Key Performers in the Semiconductor Sector

This surge in the semiconductor sector was reflected in the stock prices of major players. Personal computer and smartphone component suppliers benefited significantly, with:

  • Nvidia Corp. (NVDA) rising by **5.4%**
  • Advanced Micro Devices Inc. (AMD) climbing **5.1%**
  • Broadcom Inc. (AVGO) increasing by **6.4%**
  • Qualcomm Inc. (QCOM) advancing **4.8%**
  • Lattice Semiconductor Corp. (LSCC) leading gains at **12.8%**
  • Intel Corp. (INTC) seeing the smallest increase at **3.5%**

The aggregate market capitalization of Nvidia and the group known as the “Magnificent Seven” surged by over $830 billion following the trade agreement, with Nvidia itself contributing substantially by adding $155 billion to its market cap.

Analysts’ Outlook for Nvidia and Semiconductor Stocks

Amid this market rally, analysts at Melius Research retain an optimistic stance on Nvidia’s stock, stating that the increased clarity regarding tariffs and trade dynamics with China renders the company more **“investable.”** Despite this positivity, they cautioned about an impending decision by President Donald Trump regarding imports of semiconductors under Section 232 of the Trade Expansion Act, which could disrupt certain supply chains temporarily.

In a recent note, Melius analysts suggested that investors should go “back to fundamentals” with Nvidia.
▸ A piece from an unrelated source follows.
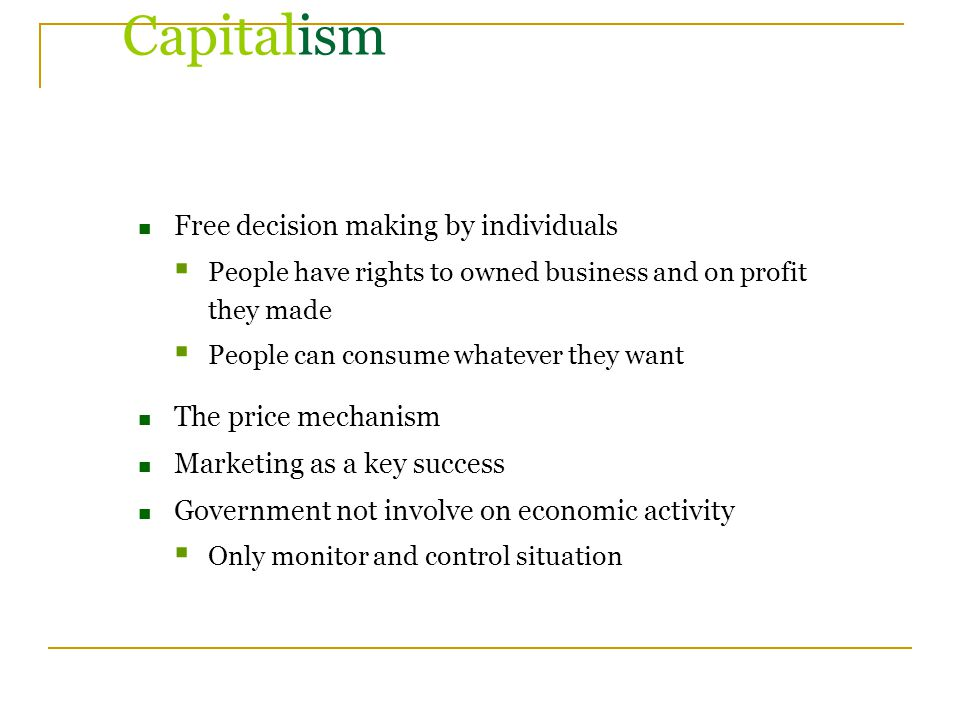 Capitalism Free decision making by individuals  People have rights to owned business and on profit they made  People can consume whatever they want The price mechanism Marketing as a key success Government not involve on economic activity  Only monitor and control situation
They highlighted the company’s declining stock price-to-earnings ratio, which is near a **five-year low**, and emphasized that every technological advancement requires an “accelerator.” This suggests a renewed focus on underlying financial fundamentals as a gauge for Nvidia’s future performance.

Conclusion: A Promising Outlook for the Semiconductor Sector

Overall, the recent trade agreement has granted a temporary lifeline to the semiconductor sector, propelling both Nvidia and AMD, along with other prominent tech stocks, back into the spotlight. As the market closely monitors further negotiations between the U.S. and China, analysts predict that this momentum could sustain further gains, allowing for an optimistic year ahead in the tech sector. With the potential for decreasing tariffs and increasing investor confidence, the semiconductor industry appears to be poised for a significant resurgence as it navigates through the complexities of trade relations and market demands.